Type out each entry exactly as it appears, but keep every image out.

▶ [Captioned web images]
• • • •
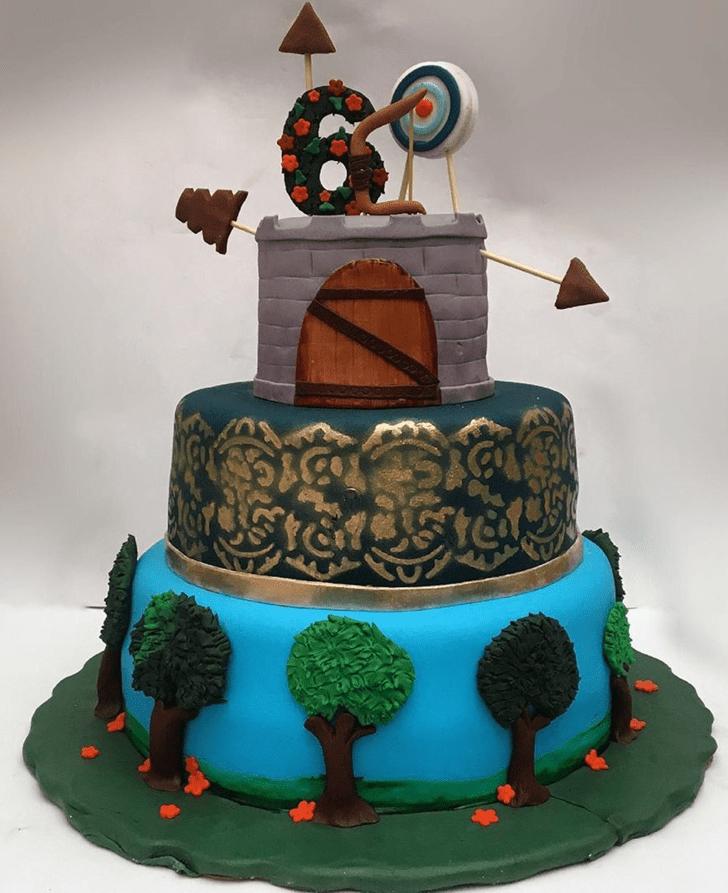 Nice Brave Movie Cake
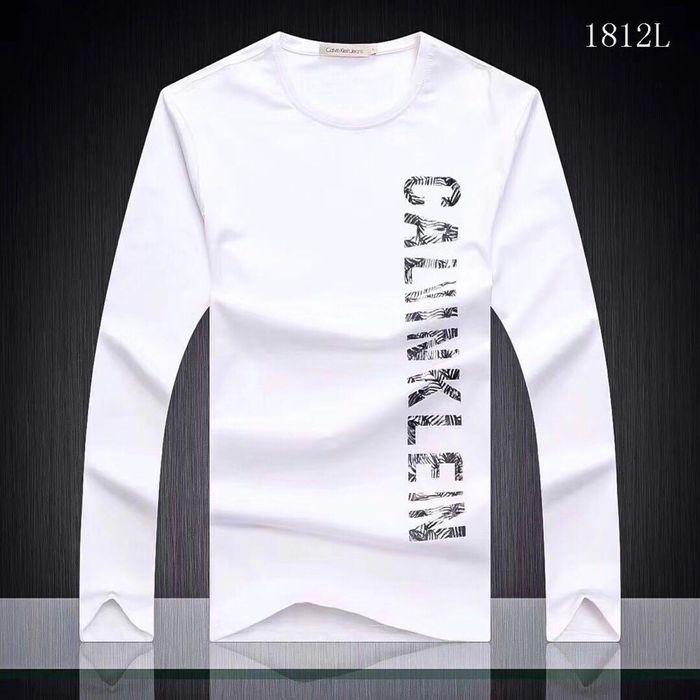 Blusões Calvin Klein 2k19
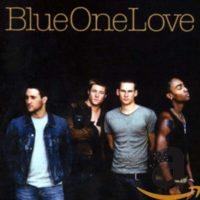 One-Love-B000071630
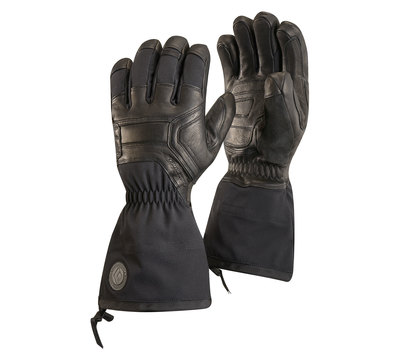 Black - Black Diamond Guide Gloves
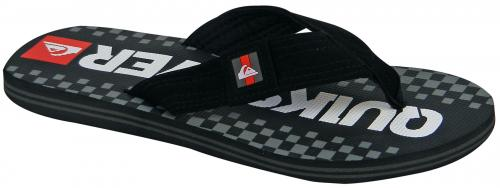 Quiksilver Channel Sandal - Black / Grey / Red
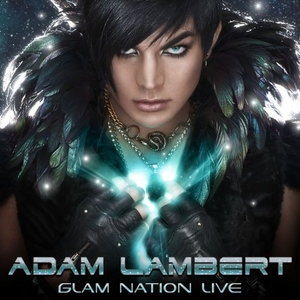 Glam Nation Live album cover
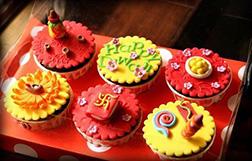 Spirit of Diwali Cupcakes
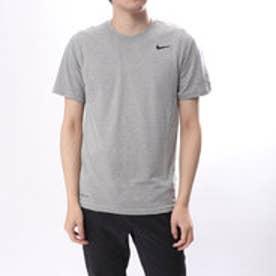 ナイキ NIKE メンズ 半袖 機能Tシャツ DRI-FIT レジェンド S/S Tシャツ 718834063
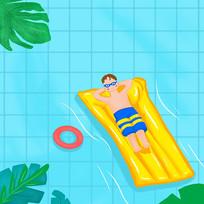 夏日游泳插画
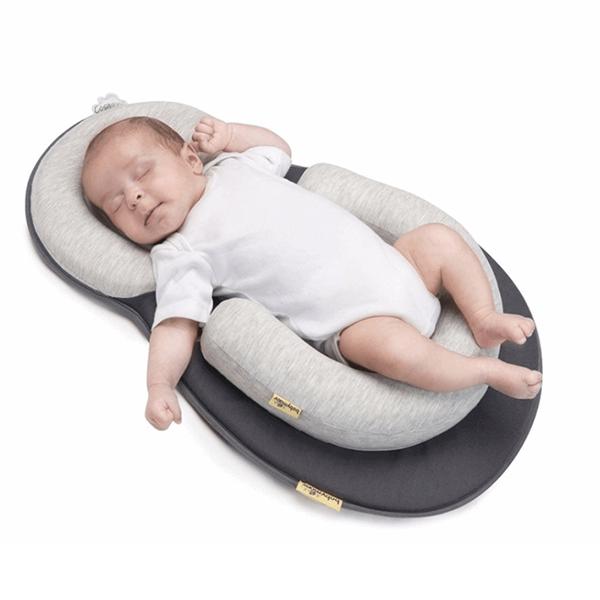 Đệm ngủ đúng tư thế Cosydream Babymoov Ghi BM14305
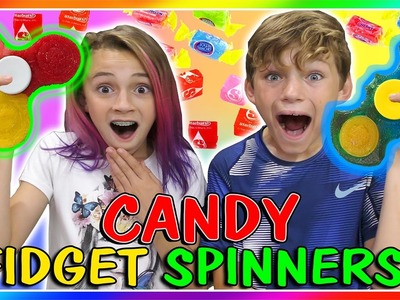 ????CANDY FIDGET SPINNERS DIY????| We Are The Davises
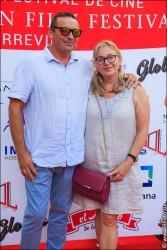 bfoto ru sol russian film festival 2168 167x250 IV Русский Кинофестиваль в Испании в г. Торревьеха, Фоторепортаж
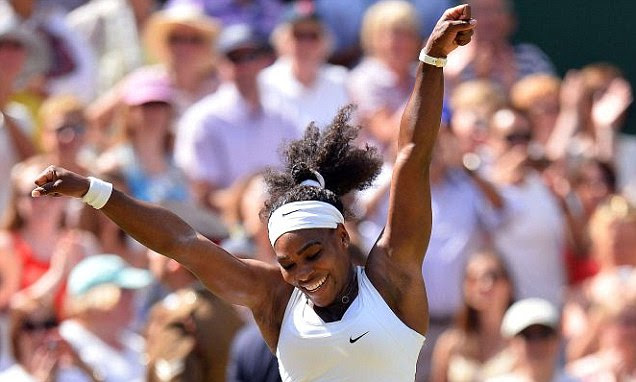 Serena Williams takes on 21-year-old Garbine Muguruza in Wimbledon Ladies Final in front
• • • •
▶ [OUTPUT OF THE EXERCISE]
 Nice Brave Movie Cake
 Blusões Calvin Klein 2k19
 One-Love-B000071630
 Black - Black Diamond Guide Gloves
 Quiksilver Channel Sandal - Black / Grey / Red
 Glam Nation Live album cover
 Spirit of Diwali Cupcakes
 ナイキ NIKE メンズ 半袖 機能Tシャツ DRI-FIT レジェンド S/S Tシャツ 718834063
 夏日游泳插画
 Đệm ngủ đúng tư thế Cosydream Babymoov Ghi BM14305
 ????CANDY FIDGET SPINNERS DIY????| We Are The Davises
 bfoto ru sol russian film festival 2168 167x250 IV Русский Кинофестиваль в Испании в г. Торревьеха, Фоторепортаж
 Serena Williams takes on 21-year-old Garbine Muguruza in Wimbledon Ladies Final in front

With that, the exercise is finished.